* Exercise prompt
Extract each line of the records below that contains the word "skin".

* Dataset extract
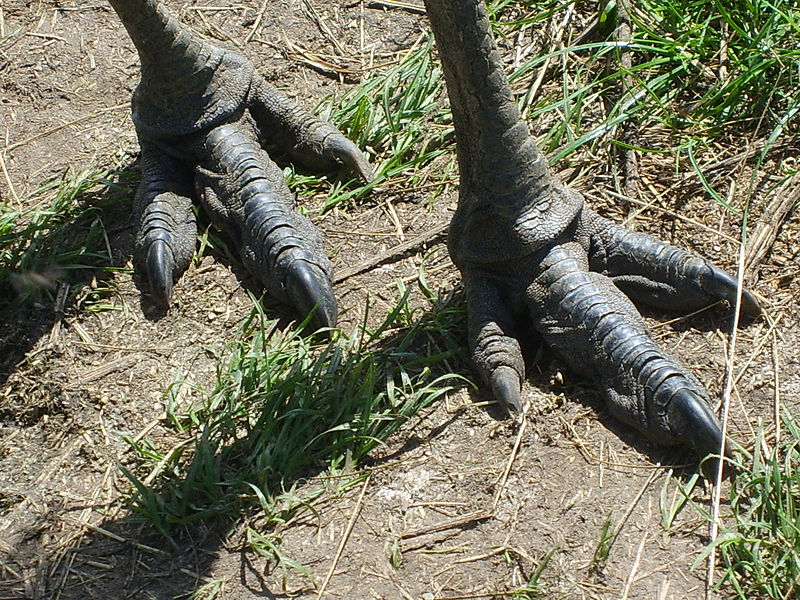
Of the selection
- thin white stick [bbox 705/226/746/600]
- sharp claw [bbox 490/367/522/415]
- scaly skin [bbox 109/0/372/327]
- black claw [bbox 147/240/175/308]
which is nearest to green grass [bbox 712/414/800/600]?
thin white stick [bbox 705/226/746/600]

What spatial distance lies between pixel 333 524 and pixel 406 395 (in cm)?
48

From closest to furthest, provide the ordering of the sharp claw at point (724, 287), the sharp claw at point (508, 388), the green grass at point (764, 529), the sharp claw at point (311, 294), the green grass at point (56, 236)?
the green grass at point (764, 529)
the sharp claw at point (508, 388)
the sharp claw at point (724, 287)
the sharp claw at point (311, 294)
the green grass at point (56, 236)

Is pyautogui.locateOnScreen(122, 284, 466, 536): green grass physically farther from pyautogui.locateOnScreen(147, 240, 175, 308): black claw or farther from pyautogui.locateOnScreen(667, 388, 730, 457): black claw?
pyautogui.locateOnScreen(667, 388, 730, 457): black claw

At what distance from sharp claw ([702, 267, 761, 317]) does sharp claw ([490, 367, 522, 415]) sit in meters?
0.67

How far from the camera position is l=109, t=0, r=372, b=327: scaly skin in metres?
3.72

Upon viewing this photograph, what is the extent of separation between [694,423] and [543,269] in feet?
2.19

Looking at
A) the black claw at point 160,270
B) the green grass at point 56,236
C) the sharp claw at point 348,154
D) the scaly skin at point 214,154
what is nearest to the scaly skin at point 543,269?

==

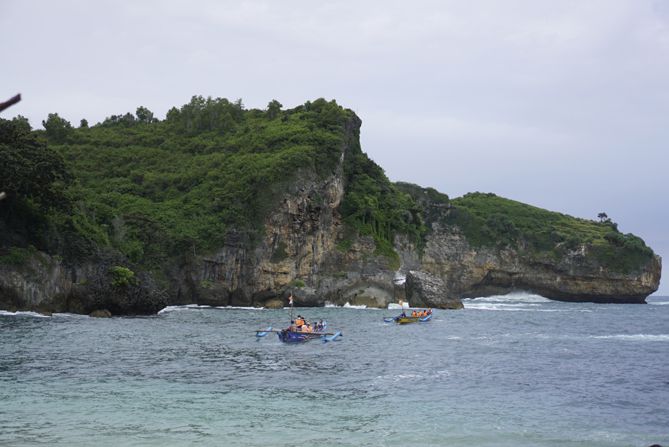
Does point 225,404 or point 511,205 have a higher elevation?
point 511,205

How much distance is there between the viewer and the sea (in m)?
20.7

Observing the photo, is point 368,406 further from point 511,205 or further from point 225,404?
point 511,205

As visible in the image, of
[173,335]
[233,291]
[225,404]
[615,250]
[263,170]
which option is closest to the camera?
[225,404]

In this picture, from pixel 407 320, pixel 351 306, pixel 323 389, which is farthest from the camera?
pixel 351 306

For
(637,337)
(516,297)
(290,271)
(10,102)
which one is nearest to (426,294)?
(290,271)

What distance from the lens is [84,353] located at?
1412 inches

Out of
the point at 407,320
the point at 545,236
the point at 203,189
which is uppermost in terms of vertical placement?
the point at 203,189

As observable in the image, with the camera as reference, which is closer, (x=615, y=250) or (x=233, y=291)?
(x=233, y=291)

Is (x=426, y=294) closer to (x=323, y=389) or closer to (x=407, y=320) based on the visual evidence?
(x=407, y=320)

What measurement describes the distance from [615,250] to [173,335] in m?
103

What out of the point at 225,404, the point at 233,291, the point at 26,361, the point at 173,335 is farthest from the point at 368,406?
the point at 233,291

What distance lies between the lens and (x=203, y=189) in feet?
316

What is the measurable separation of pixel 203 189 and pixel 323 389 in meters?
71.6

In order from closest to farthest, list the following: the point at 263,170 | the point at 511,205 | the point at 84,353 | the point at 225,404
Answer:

--

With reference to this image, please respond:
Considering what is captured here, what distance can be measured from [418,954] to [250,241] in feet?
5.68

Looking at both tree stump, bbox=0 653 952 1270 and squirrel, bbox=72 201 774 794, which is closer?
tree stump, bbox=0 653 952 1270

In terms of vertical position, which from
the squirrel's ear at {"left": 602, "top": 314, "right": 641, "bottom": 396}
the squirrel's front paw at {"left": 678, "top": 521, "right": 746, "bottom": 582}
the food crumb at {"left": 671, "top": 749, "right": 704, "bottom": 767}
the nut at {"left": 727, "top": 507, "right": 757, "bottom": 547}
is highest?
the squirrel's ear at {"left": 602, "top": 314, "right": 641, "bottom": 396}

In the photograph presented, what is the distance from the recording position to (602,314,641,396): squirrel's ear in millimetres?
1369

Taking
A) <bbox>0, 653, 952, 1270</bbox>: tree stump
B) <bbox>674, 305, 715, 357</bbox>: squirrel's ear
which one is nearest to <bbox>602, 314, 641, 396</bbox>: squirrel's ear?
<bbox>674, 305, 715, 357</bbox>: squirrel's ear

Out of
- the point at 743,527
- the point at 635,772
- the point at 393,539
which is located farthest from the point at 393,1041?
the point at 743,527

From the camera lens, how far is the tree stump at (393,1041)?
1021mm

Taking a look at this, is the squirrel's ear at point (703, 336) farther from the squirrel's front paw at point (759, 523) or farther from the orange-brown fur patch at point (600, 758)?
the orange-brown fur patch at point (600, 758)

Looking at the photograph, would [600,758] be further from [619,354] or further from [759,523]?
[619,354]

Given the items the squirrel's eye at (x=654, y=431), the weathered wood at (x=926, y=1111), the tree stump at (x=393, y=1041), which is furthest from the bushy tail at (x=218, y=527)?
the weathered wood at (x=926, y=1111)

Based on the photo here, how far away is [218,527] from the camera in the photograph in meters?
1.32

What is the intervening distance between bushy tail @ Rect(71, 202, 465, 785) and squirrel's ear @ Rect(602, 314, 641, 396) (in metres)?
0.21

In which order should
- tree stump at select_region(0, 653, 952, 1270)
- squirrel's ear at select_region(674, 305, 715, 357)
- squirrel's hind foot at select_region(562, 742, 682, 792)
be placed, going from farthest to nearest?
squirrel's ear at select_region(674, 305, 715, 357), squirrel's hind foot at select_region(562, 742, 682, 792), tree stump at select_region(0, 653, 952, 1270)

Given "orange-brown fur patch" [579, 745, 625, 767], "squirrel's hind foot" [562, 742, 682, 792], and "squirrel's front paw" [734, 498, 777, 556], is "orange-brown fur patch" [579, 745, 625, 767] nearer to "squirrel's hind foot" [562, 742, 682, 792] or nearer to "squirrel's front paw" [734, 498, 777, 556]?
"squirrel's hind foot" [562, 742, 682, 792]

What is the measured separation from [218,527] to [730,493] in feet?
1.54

* Exercise answer
- scaly skin [bbox 109/0/372/327]
How far from the camera position is l=109, t=0, r=372, b=327: scaly skin in metres?
D) the scaly skin at point 214,154
what is nearest to the scaly skin at point 543,269?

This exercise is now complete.